C'est pas du DNAT, à priori que tu veux faire, sinon, ça change l'adresse de destination et donc t'iras jamais voir le site que tu souhaites  :Wink: 

Bref, pourquoi juste http? y'a aussi https, puis, si tu mets pas les requètes DNS, tu perds également en terme de vie privée!

J'pense que tu devrais faire du MARK en OUTPUT dans la table mangle, puis, avec iproute2, tu te fais une jolie table de routage alternative, que tu remplies mais avec la route par défaut passant par ton tunnel, ensuite tu ajoutes des règles (ip rules add fwmark machin) et le tour est joué, enfin, je pense!

C'est juste le traffic généré localement c'est bien ça? Sinon, faut adapter un peu, (chaine PREROUTING, ajout de route sur l'autre côté de ton vpn ou alors SNAT effectivement (avec l'adresse tun "locale"))

----------

## guilc

Effectivement, comme dit truc, il n'y a pas 40 solutions.

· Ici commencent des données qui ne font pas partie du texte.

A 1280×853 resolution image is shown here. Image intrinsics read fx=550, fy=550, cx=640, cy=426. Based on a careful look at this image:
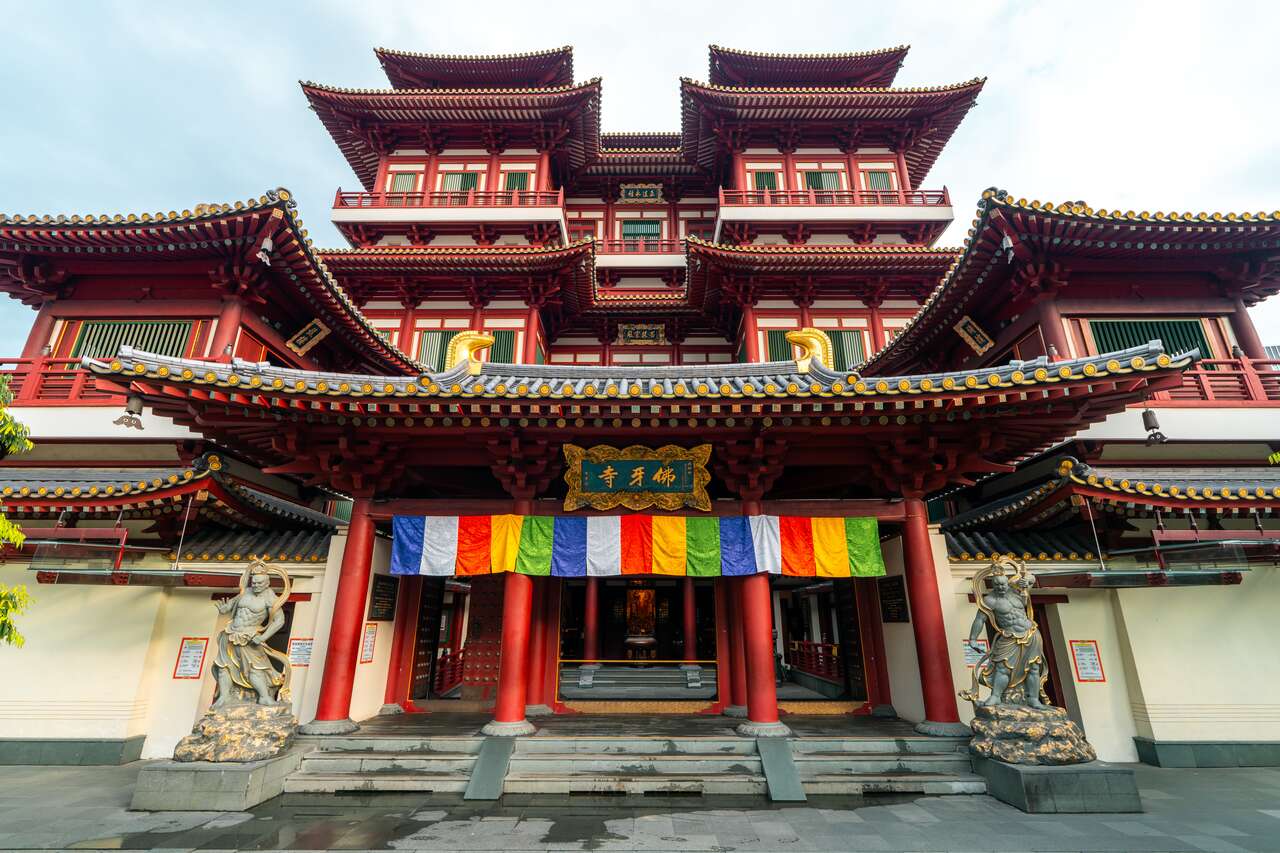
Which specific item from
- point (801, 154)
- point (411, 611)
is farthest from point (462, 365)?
point (801, 154)

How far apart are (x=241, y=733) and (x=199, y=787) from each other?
700 millimetres

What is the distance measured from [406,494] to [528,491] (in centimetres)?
359

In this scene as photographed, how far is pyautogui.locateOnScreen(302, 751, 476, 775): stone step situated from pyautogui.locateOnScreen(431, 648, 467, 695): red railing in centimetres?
435

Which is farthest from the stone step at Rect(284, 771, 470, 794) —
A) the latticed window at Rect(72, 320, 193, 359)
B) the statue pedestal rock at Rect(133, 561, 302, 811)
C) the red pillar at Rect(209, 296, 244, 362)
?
the latticed window at Rect(72, 320, 193, 359)

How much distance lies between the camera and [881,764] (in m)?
8.34

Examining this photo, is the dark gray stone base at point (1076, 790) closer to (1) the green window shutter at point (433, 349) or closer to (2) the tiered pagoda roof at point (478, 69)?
(1) the green window shutter at point (433, 349)

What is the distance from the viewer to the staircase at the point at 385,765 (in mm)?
8094

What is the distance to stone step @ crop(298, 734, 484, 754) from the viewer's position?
8.71 metres

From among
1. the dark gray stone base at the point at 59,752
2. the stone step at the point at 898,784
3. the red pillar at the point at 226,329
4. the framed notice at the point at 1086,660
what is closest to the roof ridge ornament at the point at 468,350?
the red pillar at the point at 226,329

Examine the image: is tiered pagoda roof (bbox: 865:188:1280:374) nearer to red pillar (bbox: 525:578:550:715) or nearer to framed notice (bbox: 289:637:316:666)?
red pillar (bbox: 525:578:550:715)

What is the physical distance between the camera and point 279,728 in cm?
819

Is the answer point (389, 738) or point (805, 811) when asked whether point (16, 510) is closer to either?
point (389, 738)

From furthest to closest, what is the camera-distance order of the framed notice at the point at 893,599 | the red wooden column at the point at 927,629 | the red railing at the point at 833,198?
the red railing at the point at 833,198, the framed notice at the point at 893,599, the red wooden column at the point at 927,629

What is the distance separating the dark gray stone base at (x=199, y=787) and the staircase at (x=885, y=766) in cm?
772
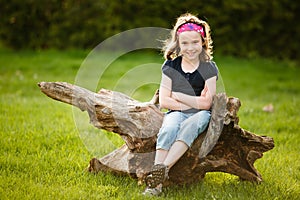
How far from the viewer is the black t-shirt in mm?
3699

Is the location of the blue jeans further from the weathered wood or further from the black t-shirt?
the black t-shirt

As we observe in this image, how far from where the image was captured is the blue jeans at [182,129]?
342 centimetres

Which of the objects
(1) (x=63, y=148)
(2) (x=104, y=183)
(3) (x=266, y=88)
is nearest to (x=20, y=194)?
(2) (x=104, y=183)

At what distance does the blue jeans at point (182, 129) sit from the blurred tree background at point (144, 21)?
705 centimetres

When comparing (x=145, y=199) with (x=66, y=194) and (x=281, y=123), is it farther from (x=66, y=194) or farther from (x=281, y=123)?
(x=281, y=123)

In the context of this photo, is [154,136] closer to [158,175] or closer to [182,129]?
[182,129]

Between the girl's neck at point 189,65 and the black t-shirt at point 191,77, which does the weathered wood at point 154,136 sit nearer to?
the black t-shirt at point 191,77

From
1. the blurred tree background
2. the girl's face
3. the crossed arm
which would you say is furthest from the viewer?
the blurred tree background

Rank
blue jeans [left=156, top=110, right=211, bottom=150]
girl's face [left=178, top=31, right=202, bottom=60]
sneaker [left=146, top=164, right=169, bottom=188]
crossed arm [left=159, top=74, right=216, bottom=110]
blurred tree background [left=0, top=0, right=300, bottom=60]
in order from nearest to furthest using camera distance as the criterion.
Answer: sneaker [left=146, top=164, right=169, bottom=188] < blue jeans [left=156, top=110, right=211, bottom=150] < crossed arm [left=159, top=74, right=216, bottom=110] < girl's face [left=178, top=31, right=202, bottom=60] < blurred tree background [left=0, top=0, right=300, bottom=60]

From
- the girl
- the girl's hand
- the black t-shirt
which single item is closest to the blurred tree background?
the girl

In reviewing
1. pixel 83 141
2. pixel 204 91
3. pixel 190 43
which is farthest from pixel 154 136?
pixel 83 141

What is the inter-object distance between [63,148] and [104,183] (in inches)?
37.9

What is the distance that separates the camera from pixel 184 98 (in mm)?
3643

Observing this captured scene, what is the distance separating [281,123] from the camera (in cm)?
566
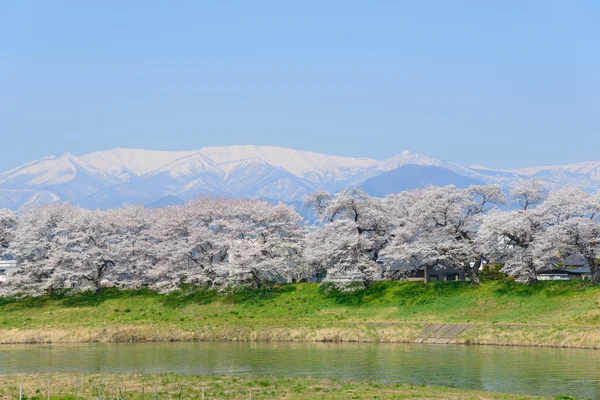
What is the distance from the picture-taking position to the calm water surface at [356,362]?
45438mm

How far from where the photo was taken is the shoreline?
205ft

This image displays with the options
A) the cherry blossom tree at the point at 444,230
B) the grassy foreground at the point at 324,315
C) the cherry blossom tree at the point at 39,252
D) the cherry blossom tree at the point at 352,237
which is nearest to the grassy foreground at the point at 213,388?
the grassy foreground at the point at 324,315

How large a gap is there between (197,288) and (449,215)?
1196 inches

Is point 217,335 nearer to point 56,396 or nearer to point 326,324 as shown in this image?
point 326,324

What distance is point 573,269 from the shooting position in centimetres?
10544

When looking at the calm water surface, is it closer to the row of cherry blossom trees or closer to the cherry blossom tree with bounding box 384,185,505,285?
the cherry blossom tree with bounding box 384,185,505,285

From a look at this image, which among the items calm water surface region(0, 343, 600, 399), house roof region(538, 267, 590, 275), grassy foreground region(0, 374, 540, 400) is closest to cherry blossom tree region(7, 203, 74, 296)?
calm water surface region(0, 343, 600, 399)

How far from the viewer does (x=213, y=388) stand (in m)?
42.2

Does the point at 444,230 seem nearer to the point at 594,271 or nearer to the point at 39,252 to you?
the point at 594,271

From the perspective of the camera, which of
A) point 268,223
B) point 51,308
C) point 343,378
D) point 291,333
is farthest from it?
point 268,223

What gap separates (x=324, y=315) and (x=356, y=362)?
26103 millimetres

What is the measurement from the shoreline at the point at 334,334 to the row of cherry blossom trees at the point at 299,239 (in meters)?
14.1

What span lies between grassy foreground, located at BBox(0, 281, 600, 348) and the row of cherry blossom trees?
8.98ft

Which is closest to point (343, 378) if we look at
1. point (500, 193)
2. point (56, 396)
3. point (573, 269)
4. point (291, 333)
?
point (56, 396)
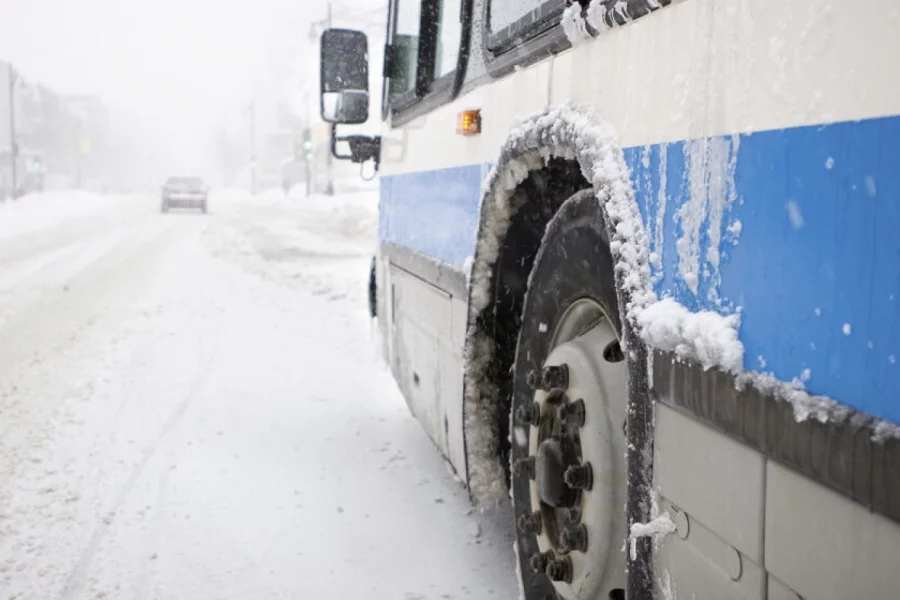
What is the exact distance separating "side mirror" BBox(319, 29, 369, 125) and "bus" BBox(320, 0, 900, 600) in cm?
159

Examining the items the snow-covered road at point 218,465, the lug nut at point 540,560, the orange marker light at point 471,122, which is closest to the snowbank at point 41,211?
the snow-covered road at point 218,465

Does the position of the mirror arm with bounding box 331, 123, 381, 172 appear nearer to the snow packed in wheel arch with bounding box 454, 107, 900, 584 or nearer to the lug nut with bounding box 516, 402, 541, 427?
the lug nut with bounding box 516, 402, 541, 427

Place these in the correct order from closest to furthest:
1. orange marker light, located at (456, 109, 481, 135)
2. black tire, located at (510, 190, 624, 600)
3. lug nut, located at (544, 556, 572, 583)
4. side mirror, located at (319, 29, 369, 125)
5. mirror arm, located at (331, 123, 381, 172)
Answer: black tire, located at (510, 190, 624, 600) → lug nut, located at (544, 556, 572, 583) → orange marker light, located at (456, 109, 481, 135) → side mirror, located at (319, 29, 369, 125) → mirror arm, located at (331, 123, 381, 172)

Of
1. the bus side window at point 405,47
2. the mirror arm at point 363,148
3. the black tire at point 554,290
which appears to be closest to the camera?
the black tire at point 554,290

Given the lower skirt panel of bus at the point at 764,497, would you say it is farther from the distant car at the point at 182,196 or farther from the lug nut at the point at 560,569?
the distant car at the point at 182,196

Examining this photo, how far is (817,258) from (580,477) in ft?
3.87

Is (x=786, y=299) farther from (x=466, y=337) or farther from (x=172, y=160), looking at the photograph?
(x=172, y=160)

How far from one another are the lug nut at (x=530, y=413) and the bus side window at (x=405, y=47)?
2.12 m

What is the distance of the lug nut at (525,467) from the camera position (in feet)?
8.63

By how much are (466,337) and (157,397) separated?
362 cm

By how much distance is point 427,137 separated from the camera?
397cm

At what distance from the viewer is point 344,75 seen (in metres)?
4.86

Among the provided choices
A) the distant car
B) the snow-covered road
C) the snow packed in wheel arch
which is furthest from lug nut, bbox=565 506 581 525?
the distant car

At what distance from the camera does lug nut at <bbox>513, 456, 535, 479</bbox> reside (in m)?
2.63
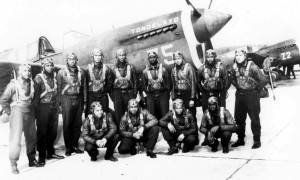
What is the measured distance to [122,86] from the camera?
4883 millimetres

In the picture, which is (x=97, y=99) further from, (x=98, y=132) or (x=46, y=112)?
(x=46, y=112)

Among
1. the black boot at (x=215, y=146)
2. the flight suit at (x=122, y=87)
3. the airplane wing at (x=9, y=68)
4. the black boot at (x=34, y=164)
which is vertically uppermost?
the airplane wing at (x=9, y=68)

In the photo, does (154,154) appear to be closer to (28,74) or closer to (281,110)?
(28,74)

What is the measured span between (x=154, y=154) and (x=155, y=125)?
0.45m

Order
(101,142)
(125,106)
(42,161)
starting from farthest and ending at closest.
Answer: (125,106)
(42,161)
(101,142)

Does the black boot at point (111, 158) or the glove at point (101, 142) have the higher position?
the glove at point (101, 142)

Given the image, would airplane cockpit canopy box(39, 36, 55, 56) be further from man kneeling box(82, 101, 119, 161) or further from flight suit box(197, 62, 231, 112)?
flight suit box(197, 62, 231, 112)

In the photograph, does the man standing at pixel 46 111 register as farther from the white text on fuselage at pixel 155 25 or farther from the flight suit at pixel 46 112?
the white text on fuselage at pixel 155 25

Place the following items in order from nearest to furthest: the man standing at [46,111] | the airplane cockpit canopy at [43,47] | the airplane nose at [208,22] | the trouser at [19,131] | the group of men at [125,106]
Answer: the trouser at [19,131], the group of men at [125,106], the man standing at [46,111], the airplane nose at [208,22], the airplane cockpit canopy at [43,47]

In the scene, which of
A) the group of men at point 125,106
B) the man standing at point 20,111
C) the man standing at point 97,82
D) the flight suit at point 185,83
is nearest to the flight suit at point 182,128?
the group of men at point 125,106

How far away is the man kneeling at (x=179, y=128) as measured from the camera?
427cm

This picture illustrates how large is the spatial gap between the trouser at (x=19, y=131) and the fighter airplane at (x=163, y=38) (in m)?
3.01

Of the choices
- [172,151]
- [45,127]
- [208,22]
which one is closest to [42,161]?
[45,127]

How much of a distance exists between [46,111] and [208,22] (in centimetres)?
379
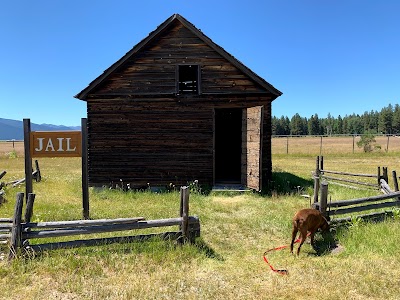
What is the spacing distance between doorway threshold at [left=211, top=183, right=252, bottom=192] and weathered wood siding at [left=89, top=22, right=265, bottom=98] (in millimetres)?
3698

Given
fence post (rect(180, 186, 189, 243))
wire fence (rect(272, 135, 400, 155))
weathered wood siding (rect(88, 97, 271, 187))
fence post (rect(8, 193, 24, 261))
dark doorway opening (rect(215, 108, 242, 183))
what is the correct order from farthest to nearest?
wire fence (rect(272, 135, 400, 155)) → dark doorway opening (rect(215, 108, 242, 183)) → weathered wood siding (rect(88, 97, 271, 187)) → fence post (rect(180, 186, 189, 243)) → fence post (rect(8, 193, 24, 261))

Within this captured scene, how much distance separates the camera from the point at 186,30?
42.0ft

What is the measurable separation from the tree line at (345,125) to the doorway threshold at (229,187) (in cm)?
12735

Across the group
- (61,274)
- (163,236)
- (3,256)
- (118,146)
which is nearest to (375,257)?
(163,236)

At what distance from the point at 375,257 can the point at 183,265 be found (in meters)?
3.29

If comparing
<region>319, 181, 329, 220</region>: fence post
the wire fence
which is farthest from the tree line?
<region>319, 181, 329, 220</region>: fence post

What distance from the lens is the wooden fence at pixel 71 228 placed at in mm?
5582

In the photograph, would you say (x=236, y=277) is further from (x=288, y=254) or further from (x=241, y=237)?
(x=241, y=237)

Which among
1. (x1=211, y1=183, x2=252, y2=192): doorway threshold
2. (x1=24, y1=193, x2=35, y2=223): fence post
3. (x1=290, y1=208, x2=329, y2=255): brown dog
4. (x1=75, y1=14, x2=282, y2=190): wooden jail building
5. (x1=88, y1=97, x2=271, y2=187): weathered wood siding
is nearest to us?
(x1=24, y1=193, x2=35, y2=223): fence post

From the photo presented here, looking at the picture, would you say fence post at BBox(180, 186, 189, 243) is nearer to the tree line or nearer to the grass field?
the grass field

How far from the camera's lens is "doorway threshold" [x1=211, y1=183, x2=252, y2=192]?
39.8ft

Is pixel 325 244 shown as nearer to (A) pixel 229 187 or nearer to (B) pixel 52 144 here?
(A) pixel 229 187

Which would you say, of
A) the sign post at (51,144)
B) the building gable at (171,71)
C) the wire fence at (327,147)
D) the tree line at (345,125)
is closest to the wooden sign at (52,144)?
the sign post at (51,144)

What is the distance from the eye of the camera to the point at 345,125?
6604 inches
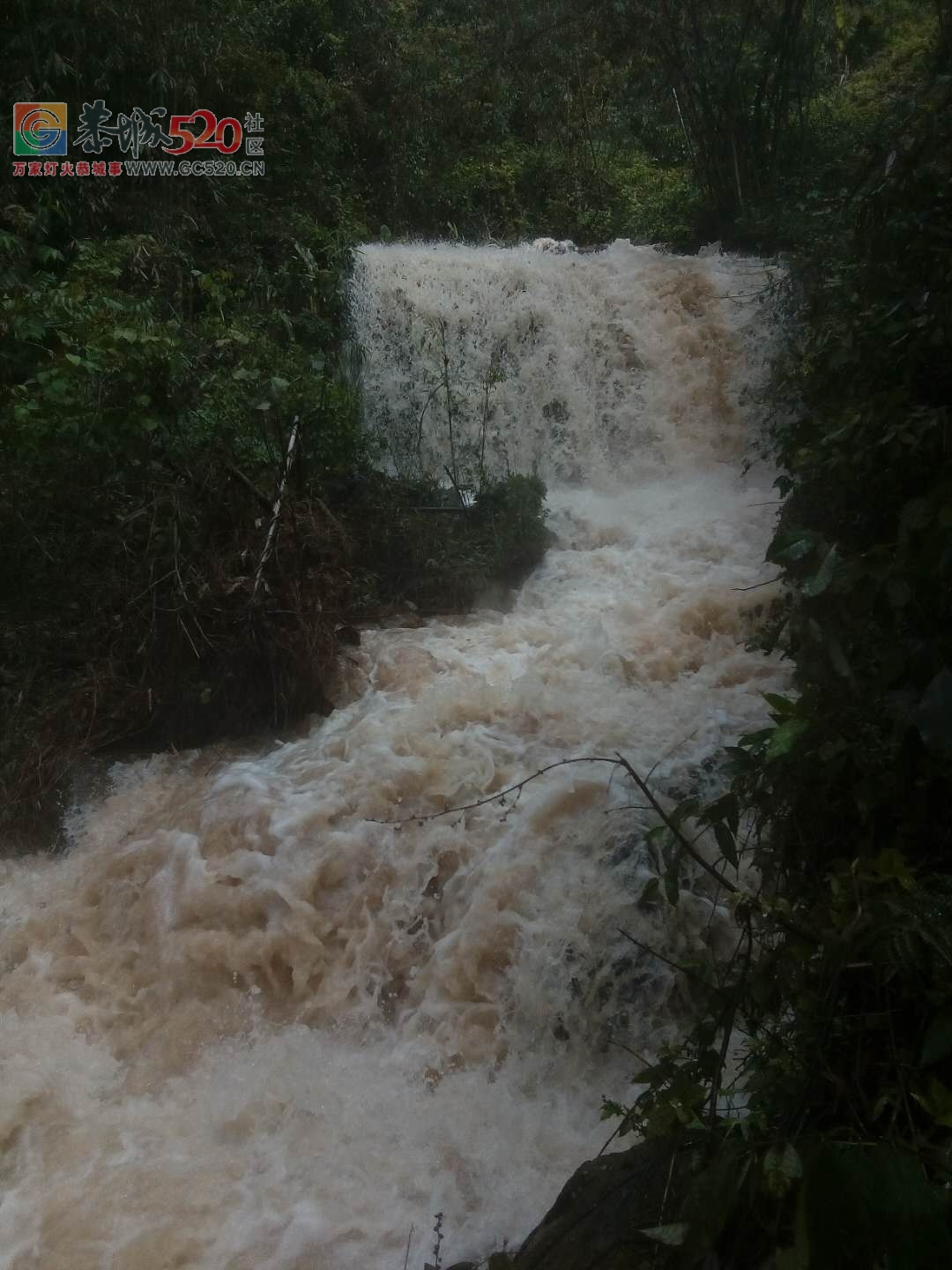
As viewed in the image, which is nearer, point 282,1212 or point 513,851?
point 282,1212

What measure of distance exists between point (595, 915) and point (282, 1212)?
154 centimetres

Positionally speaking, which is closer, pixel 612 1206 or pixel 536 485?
pixel 612 1206

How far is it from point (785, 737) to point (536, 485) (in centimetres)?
548

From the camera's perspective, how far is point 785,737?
6.01ft

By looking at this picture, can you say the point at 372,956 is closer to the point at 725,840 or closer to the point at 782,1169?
the point at 725,840

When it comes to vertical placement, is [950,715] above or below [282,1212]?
above

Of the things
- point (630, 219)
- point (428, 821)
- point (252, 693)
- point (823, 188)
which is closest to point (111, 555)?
point (252, 693)

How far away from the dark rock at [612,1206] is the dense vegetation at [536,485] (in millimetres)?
107

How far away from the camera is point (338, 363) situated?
858 centimetres

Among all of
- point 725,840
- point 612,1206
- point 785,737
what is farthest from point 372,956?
point 785,737

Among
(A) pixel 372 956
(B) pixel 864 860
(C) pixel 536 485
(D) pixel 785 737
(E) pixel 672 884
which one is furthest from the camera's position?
(C) pixel 536 485

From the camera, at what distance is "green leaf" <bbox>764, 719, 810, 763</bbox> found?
1.82 meters

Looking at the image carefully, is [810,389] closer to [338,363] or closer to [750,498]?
[750,498]

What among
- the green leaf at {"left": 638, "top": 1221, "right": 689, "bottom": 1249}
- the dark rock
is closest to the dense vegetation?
the green leaf at {"left": 638, "top": 1221, "right": 689, "bottom": 1249}
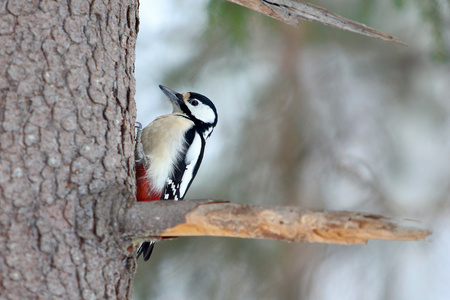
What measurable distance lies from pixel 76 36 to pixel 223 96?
207cm

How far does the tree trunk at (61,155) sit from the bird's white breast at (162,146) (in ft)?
2.34

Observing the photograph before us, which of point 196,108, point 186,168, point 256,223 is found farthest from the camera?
point 196,108

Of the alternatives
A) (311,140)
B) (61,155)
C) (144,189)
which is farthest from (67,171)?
(311,140)

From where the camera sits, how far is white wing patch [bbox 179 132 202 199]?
2.79m

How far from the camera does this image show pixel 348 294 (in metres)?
3.38

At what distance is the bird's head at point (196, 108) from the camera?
306 cm

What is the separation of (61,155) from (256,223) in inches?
23.5

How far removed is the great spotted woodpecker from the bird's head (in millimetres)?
82

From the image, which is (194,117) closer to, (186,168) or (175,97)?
(175,97)

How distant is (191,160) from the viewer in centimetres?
283

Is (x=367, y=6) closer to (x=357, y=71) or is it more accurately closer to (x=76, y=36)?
(x=357, y=71)

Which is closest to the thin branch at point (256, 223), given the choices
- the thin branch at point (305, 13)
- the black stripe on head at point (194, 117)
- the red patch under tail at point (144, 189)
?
the thin branch at point (305, 13)

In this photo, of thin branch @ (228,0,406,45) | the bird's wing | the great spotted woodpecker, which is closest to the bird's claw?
the great spotted woodpecker

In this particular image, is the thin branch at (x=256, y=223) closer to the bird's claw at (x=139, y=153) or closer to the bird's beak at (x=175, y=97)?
the bird's claw at (x=139, y=153)
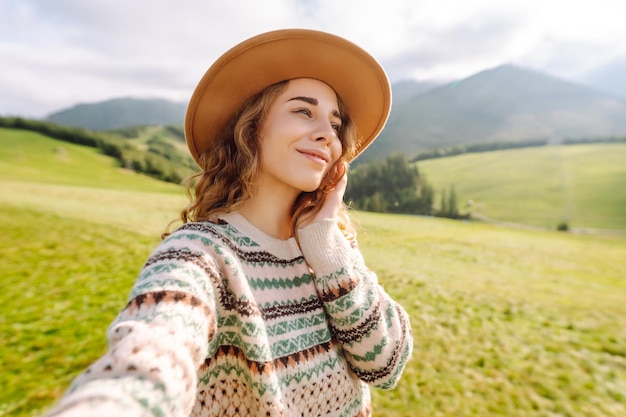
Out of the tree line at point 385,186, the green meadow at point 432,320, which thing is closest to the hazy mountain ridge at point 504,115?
the tree line at point 385,186

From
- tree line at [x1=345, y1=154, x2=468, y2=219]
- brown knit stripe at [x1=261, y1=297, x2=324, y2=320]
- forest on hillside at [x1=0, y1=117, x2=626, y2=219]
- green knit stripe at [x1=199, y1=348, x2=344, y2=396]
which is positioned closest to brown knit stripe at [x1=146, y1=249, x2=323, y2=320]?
brown knit stripe at [x1=261, y1=297, x2=324, y2=320]

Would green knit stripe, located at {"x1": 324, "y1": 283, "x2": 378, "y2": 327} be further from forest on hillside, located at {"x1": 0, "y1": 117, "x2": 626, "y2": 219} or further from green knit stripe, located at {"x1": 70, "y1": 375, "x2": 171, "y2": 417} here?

Se contenter de iptables ne marche pas.

Il faut :

1) marquer les paquets avec iptables (si dport == 80 alors marquer)

2) construire une table de routage plus complexe : si paquet marqué, alors passer par le VPN, sinon, route par défaut. En gros, il faut faire 2 tables de routage, et aiguiller sur l'une ou l'autre en fonction du marquage. Tu peux t'inspirer de là, en customisant les "ip rule" : http://lartc.org/howto/lartc.rpdb.multiple-links.html

----------

## Chr0nos

du coup si je veu pouvoir marques paquets je dois faire:

iptables -A FORWARD -i eth0 -o tun0 -p tcp -m tcp --dport 80 -j MARK

iptables -A FORWARD -i eth0 -o tun0 -p tcp -m tcp --sport 80 -j MARK

( a la place de forward je ne devrais pas du coup me metre sur le OUTPUT ?)

toutefois j'ai un serveur apache2 sur ma machine qui utilise le port 80, mais si je ne met pas dport et sport je ne vais pas pouvoir recup la réponse du site non ? enfin quoi que tout se passe dans un seul socket, donc techniquement si je met juste le -dport ca pourais marcher non ?

par contre pour ce qui es de ip route je ne comprends pas du tout la syntaxe: quand je fais: ip route j'ai 

 *Quote:*   

> StarK ~ # ip route
> 
> default via 192.168.0.254 dev eth0  proto static
> 
> 10.1.0.1 via 10.1.22.237 dev tun0  proto static
> ...

 

et je dois reconaitre que le manuel de "ip" n'est pas tres clair pour le néophite avec cet outil que je suis...

----------